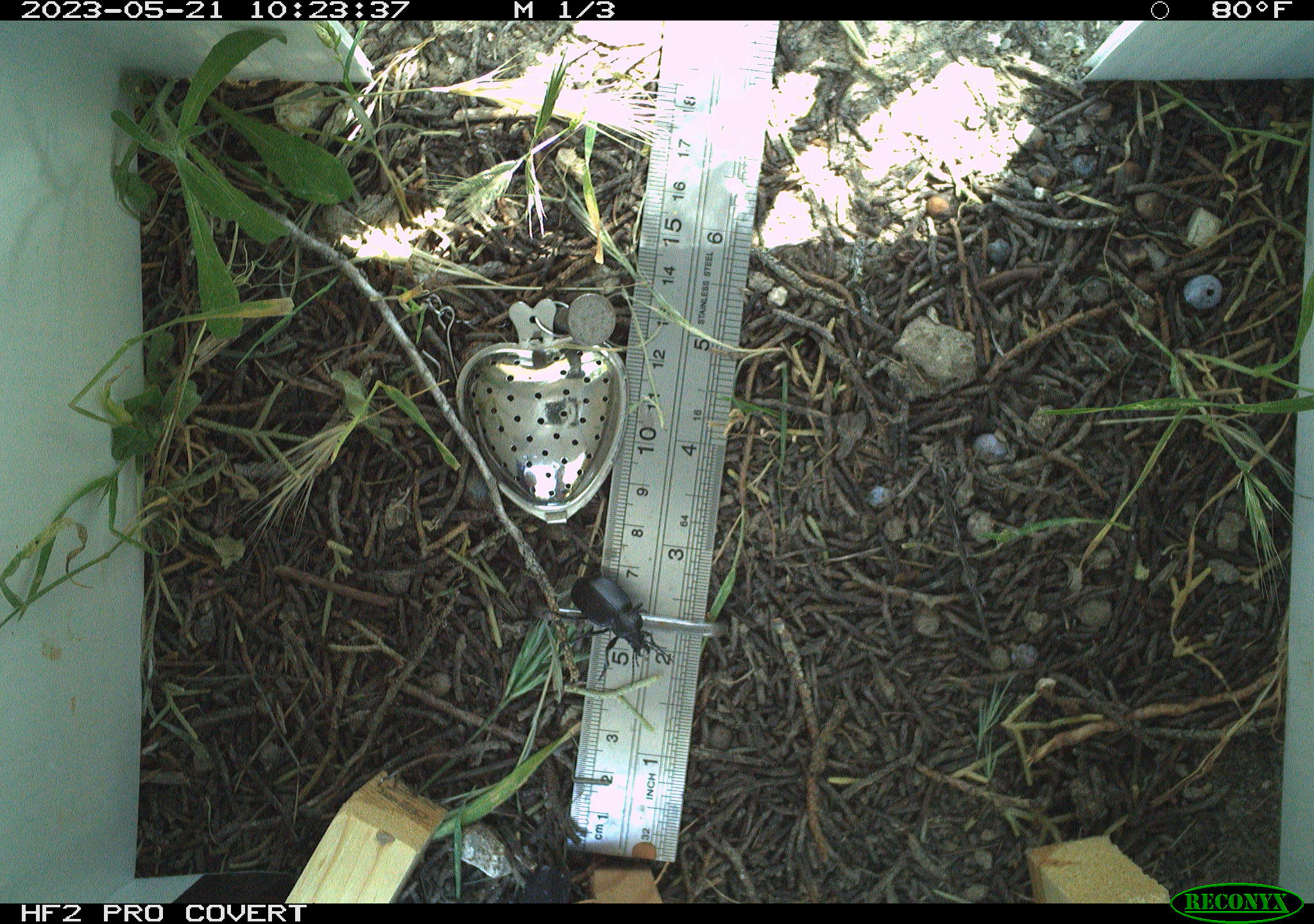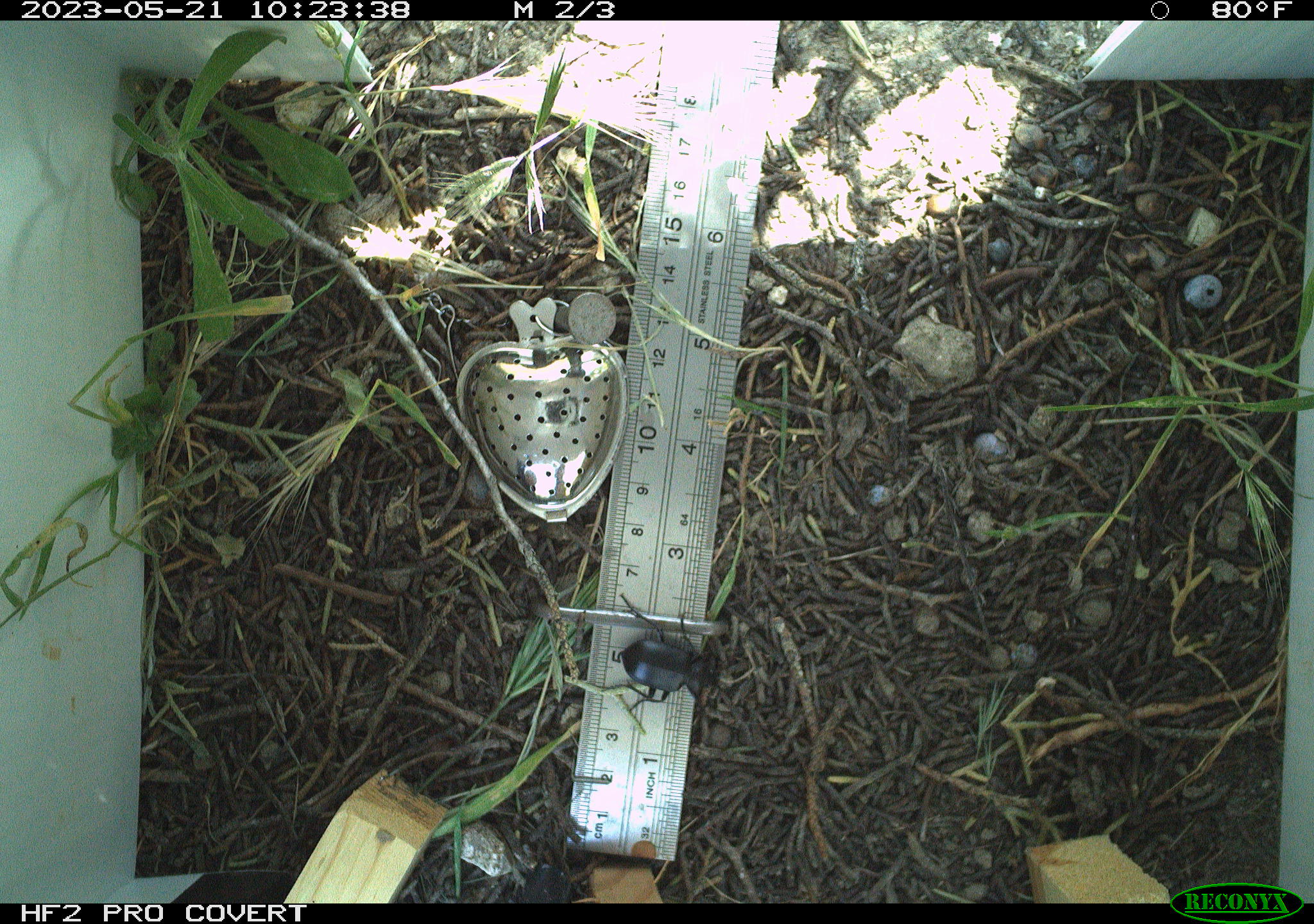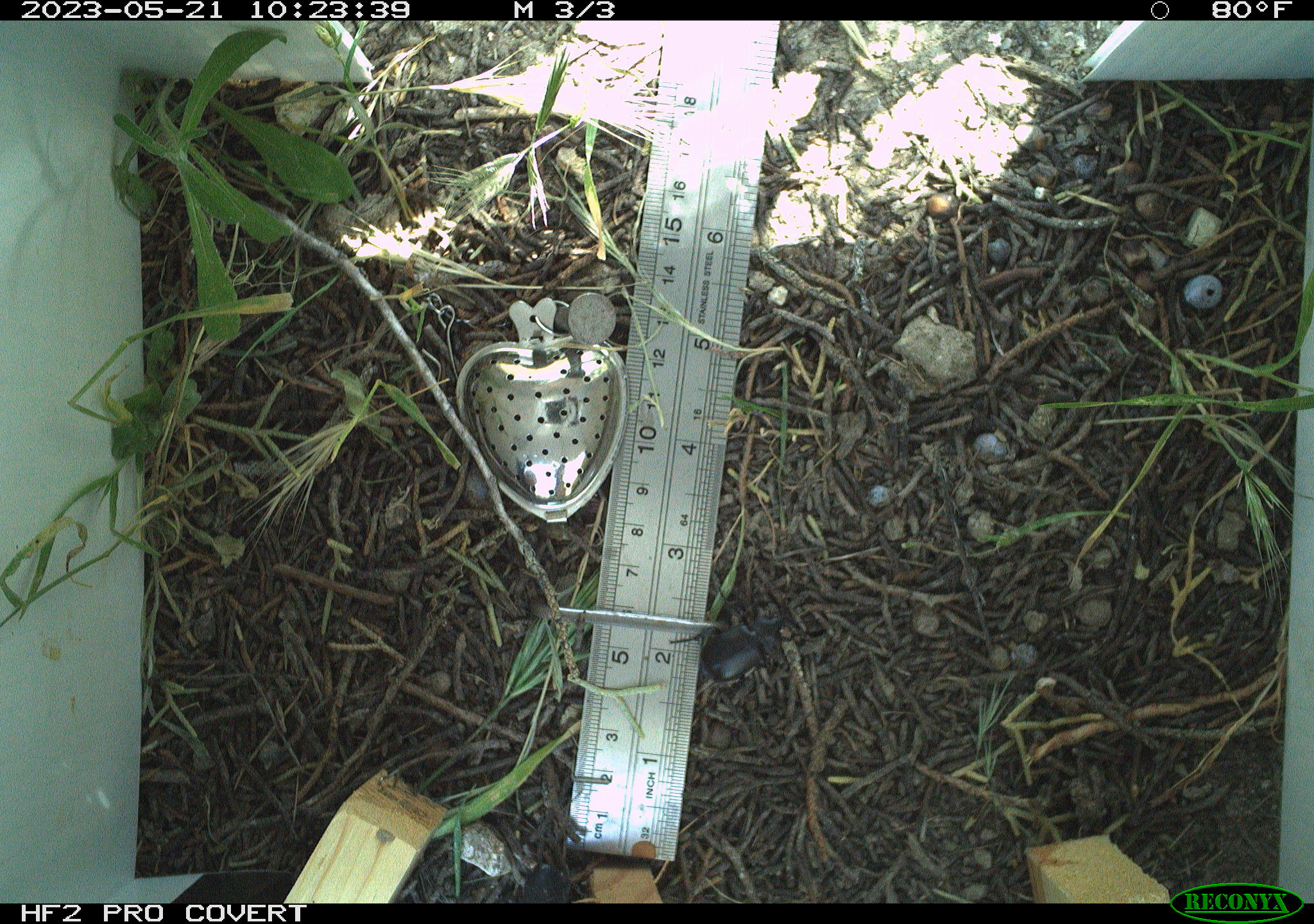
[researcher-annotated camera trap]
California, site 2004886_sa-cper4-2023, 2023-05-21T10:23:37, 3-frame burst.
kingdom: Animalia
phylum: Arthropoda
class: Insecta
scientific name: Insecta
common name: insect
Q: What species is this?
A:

** Try it **
What you output must match the data exactly, apart from the pictures, which are left out.

** Answer space **
[researcher-annotated camera trap]
California, site 2004886_sa-cper4-2023, 2023-05-21T10:23:37, 3-frame burst.
kingdom: Animalia
phylum: Arthropoda
class: Insecta
scientific name: Insecta
common name: insect
Q: What species is this?
A:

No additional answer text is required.